Extracted entries:
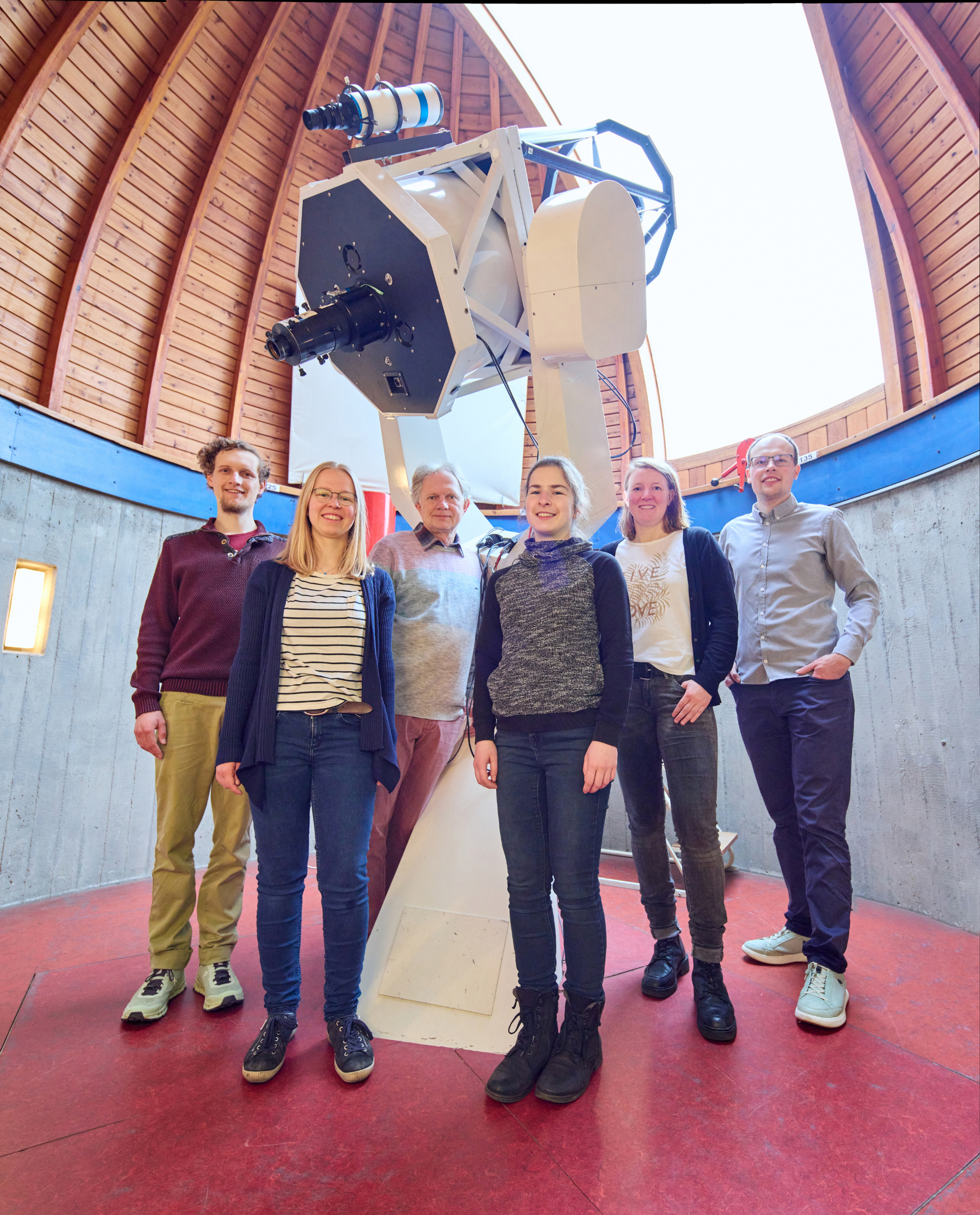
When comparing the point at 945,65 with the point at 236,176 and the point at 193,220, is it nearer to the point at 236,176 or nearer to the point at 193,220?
the point at 236,176

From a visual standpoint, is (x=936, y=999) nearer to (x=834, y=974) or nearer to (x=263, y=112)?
(x=834, y=974)

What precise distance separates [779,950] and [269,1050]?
1.72 meters

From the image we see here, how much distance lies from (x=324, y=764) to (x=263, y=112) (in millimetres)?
4938

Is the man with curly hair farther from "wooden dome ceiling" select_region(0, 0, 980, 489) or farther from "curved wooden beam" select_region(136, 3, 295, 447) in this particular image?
"curved wooden beam" select_region(136, 3, 295, 447)

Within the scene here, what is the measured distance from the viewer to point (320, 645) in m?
1.99

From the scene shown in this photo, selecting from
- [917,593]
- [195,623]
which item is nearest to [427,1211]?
[195,623]

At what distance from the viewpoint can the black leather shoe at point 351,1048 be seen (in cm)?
171

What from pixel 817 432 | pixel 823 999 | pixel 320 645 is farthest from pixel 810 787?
pixel 817 432

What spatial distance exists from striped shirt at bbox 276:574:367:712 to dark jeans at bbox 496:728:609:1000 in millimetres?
505

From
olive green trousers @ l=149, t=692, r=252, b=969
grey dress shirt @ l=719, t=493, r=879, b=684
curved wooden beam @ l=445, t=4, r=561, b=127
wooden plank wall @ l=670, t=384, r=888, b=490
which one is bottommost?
olive green trousers @ l=149, t=692, r=252, b=969

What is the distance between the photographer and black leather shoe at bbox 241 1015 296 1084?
1712mm

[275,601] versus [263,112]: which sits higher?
[263,112]

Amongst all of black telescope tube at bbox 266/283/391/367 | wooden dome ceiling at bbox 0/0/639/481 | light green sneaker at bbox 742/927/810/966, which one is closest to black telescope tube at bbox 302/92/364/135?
black telescope tube at bbox 266/283/391/367

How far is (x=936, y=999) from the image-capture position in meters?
2.25
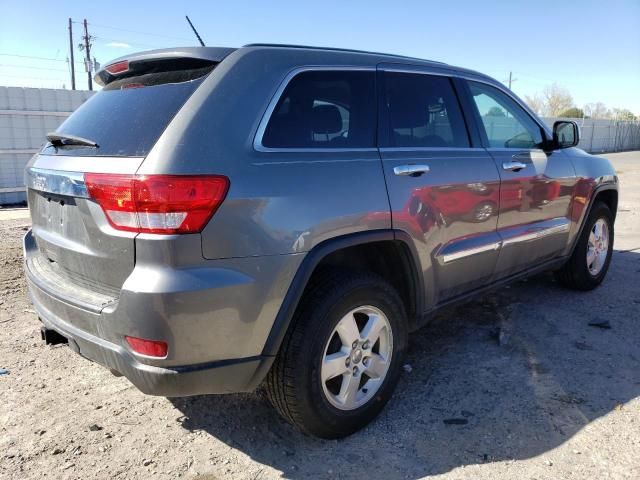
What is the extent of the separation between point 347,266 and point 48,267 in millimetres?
1584

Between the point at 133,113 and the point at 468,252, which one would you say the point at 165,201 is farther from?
the point at 468,252

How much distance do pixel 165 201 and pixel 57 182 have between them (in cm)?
79

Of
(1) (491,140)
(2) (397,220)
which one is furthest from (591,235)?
(2) (397,220)

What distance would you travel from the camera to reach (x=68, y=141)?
270cm

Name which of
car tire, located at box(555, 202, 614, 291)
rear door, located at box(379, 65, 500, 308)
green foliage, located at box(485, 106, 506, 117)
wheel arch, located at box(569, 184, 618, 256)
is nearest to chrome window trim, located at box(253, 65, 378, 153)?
rear door, located at box(379, 65, 500, 308)

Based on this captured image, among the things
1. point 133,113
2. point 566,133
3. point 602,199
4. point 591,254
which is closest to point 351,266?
point 133,113

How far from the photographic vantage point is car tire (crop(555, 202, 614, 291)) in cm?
485

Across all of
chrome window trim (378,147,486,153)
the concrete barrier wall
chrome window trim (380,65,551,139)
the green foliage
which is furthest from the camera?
the concrete barrier wall

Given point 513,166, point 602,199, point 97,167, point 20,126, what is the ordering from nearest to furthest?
point 97,167
point 513,166
point 602,199
point 20,126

Objective:
Present the lines from the one containing "Between the point" through the end of the records, inclusive, as a Markdown table with the columns Row and Line. Number each line in order under Row, and leave out blank lines.

Reply:
| Row | Line |
|---|---|
| 1 | Between the point at 133,113 and the point at 468,252, which one would you say the point at 165,201 is farther from? |
| 2 | the point at 468,252 |
| 3 | How much distance do pixel 165 201 and pixel 57 182 have between them (in cm)? |
| 4 | 79 |
| 5 | Of |
| 6 | (1) (491,140) |
| 7 | (2) (397,220) |
| 8 | which one is furthest from (591,235)? |
| 9 | (2) (397,220) |
| 10 | What distance would you travel from the camera to reach (x=68, y=141)? |
| 11 | 270cm |
| 12 | Name which of |
| 13 | car tire, located at box(555, 202, 614, 291) |
| 14 | rear door, located at box(379, 65, 500, 308) |
| 15 | green foliage, located at box(485, 106, 506, 117) |
| 16 | wheel arch, located at box(569, 184, 618, 256) |
| 17 | is nearest to chrome window trim, located at box(253, 65, 378, 153)? |
| 18 | rear door, located at box(379, 65, 500, 308) |
| 19 | Based on this captured image, among the things |
| 20 | 1. point 133,113 |
| 21 | 2. point 566,133 |
| 22 | 3. point 602,199 |
| 23 | 4. point 591,254 |
| 24 | which is closest to point 351,266? |
| 25 | point 133,113 |
| 26 | How far from the photographic vantage point is car tire (crop(555, 202, 614, 291)) in cm? |
| 27 | 485 |
| 28 | Across all of |
| 29 | chrome window trim (378,147,486,153) |
| 30 | the concrete barrier wall |
| 31 | chrome window trim (380,65,551,139) |
| 32 | the green foliage |
| 33 | which is furthest from the camera? |
| 34 | the concrete barrier wall |
| 35 | Given point 513,166, point 602,199, point 97,167, point 20,126, what is the ordering from nearest to furthest? |
| 36 | point 97,167 |
| 37 | point 513,166 |
| 38 | point 602,199 |
| 39 | point 20,126 |